═════ SUPPLIED DATA
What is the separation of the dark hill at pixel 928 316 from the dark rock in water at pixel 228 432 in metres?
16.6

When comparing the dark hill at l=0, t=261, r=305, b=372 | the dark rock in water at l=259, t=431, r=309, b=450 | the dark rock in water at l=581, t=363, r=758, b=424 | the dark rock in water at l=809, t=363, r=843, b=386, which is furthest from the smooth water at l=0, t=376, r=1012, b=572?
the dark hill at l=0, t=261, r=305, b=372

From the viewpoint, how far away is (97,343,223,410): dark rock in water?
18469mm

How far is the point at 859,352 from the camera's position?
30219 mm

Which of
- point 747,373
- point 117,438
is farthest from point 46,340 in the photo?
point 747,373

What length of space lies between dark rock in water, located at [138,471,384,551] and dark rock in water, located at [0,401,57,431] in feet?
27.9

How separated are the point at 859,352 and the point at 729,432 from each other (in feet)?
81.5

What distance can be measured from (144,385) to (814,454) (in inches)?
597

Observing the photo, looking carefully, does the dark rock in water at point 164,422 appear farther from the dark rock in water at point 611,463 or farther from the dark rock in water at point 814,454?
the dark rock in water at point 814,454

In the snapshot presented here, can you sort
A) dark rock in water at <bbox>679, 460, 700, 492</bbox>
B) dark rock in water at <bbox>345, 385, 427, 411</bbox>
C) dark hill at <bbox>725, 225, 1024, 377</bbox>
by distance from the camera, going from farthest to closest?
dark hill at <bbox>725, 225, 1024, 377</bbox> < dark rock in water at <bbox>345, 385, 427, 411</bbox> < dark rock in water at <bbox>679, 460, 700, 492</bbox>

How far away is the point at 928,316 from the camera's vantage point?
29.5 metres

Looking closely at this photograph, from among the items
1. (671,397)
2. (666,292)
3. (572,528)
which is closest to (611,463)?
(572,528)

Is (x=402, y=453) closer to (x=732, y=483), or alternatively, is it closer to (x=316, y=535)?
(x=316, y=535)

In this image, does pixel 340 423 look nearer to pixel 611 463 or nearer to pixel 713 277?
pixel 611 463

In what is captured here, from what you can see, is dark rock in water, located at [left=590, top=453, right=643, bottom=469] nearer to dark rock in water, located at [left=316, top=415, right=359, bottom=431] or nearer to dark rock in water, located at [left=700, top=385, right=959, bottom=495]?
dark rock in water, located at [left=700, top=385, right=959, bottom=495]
══════════
AIM OF THE EXERCISE:
Rewrite the records from the line containing "In what is captured" through the end of the records, swapping "nearer" for "closer" and leaving everything else unchanged.

TASK OUTPUT:
In what is captured here, from what you can see, is dark rock in water, located at [left=590, top=453, right=643, bottom=469] closer to dark rock in water, located at [left=316, top=415, right=359, bottom=431] or closer to dark rock in water, located at [left=700, top=385, right=959, bottom=495]?
dark rock in water, located at [left=700, top=385, right=959, bottom=495]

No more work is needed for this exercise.